Image-based spatial reasoning data:
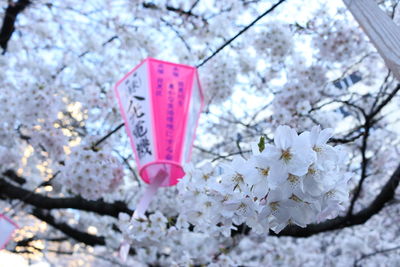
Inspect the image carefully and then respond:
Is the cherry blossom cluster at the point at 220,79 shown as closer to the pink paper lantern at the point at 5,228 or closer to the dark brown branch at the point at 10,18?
the pink paper lantern at the point at 5,228

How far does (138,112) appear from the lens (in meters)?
2.52

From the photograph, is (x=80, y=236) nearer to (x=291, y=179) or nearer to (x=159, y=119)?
(x=159, y=119)

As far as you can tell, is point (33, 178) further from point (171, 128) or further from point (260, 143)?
point (260, 143)

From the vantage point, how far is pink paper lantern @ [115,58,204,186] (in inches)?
93.1

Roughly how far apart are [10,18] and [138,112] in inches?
139

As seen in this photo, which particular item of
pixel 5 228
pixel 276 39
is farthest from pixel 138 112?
pixel 276 39

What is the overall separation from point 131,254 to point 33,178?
2173 mm

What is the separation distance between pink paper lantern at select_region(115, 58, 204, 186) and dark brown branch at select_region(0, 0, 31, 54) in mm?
2928

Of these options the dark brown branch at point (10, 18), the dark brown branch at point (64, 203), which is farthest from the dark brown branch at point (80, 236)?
the dark brown branch at point (10, 18)

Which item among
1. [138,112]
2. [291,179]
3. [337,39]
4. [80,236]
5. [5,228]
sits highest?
[337,39]

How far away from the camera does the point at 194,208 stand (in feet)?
6.01

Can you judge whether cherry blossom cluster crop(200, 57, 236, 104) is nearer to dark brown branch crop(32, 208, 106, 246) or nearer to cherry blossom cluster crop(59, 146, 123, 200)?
cherry blossom cluster crop(59, 146, 123, 200)

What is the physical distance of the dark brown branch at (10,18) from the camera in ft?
15.9

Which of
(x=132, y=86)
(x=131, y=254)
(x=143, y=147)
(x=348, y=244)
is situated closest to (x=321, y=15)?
(x=132, y=86)
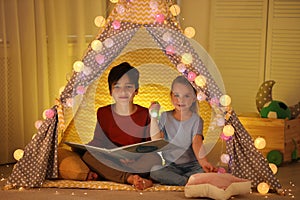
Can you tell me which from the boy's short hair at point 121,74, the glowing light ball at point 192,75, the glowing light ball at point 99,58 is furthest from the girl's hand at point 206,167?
the glowing light ball at point 99,58

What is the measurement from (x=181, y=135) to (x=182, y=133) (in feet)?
0.04

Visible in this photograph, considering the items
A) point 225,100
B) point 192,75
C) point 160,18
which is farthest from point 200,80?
point 160,18

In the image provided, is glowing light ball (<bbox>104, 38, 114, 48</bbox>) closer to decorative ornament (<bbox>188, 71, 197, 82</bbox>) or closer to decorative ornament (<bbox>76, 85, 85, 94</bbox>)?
decorative ornament (<bbox>76, 85, 85, 94</bbox>)

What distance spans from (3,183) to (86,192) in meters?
0.52

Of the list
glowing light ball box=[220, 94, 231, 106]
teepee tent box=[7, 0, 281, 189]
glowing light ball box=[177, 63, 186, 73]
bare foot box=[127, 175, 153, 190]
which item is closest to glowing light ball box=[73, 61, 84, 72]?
teepee tent box=[7, 0, 281, 189]

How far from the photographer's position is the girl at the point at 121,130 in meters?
3.44

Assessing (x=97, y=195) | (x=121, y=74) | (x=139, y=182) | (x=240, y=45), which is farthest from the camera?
(x=240, y=45)

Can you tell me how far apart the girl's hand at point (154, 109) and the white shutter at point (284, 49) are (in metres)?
1.51

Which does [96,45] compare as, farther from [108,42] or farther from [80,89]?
[80,89]

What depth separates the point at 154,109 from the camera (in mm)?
3635

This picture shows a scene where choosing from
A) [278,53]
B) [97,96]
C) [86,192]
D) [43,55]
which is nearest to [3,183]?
[86,192]

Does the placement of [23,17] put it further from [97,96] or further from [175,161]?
[175,161]

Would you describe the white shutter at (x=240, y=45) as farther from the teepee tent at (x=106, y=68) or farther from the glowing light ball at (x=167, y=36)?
the glowing light ball at (x=167, y=36)

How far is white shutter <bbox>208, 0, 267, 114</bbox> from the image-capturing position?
4.99 metres
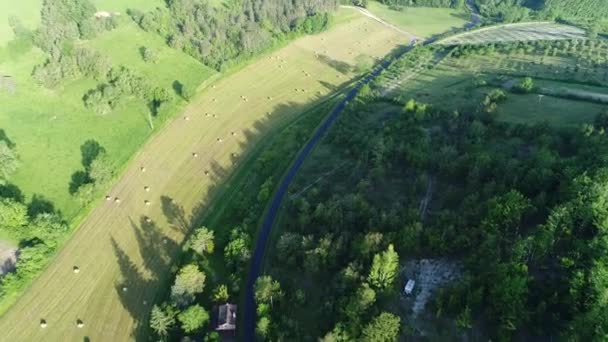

WRITTEN INSTRUCTION: Swap "white shutter" for "white blind" in the records from the line holding "Visible in this" through the end of the records, inclusive, and give back only those lines with everything else unchanged. Leave the pictures out of your answer.

EXPECTED OUTPUT:
Visible in this photograph, considering the items
A) point 225,100
B) point 192,75
C) point 160,18
which is farthest from point 200,80?
point 160,18

In the image provided, is glowing light ball (<bbox>104, 38, 114, 48</bbox>) closer to decorative ornament (<bbox>188, 71, 197, 82</bbox>) or closer to decorative ornament (<bbox>76, 85, 85, 94</bbox>)?
decorative ornament (<bbox>76, 85, 85, 94</bbox>)

What distance spans from (3,183) to (86,192) in meters?
0.52

Of the list
glowing light ball box=[220, 94, 231, 106]
teepee tent box=[7, 0, 281, 189]
glowing light ball box=[177, 63, 186, 73]
bare foot box=[127, 175, 153, 190]
which item is closest to glowing light ball box=[73, 61, 84, 72]?
teepee tent box=[7, 0, 281, 189]

How far from the photographer's position is the girl at the point at 121,130 in meters?
3.44

Assessing (x=97, y=195) | (x=121, y=74) | (x=139, y=182) | (x=240, y=45), which is farthest from the camera?
(x=240, y=45)

Can you tell me how far apart the girl's hand at point (154, 109) and the white blind at point (284, 49) are (in metres)?
1.51

Which does [96,45] compare as, farther from [108,42] or farther from [80,89]?
[80,89]

What depth separates the point at 154,109 from the camera (in mm)?
3635

This picture shows a scene where choosing from
A) [278,53]
B) [97,96]
C) [86,192]
D) [43,55]
which is nearest to [3,183]?
[86,192]

Does the placement of [23,17] put it further from [97,96] or further from [175,161]?
[175,161]

Would you describe the white blind at (x=240, y=45) as farther from the teepee tent at (x=106, y=68) or farther from the glowing light ball at (x=167, y=36)?
the glowing light ball at (x=167, y=36)

How far is white blind <bbox>208, 0, 267, 114</bbox> from the image-capturing position?
4.99 metres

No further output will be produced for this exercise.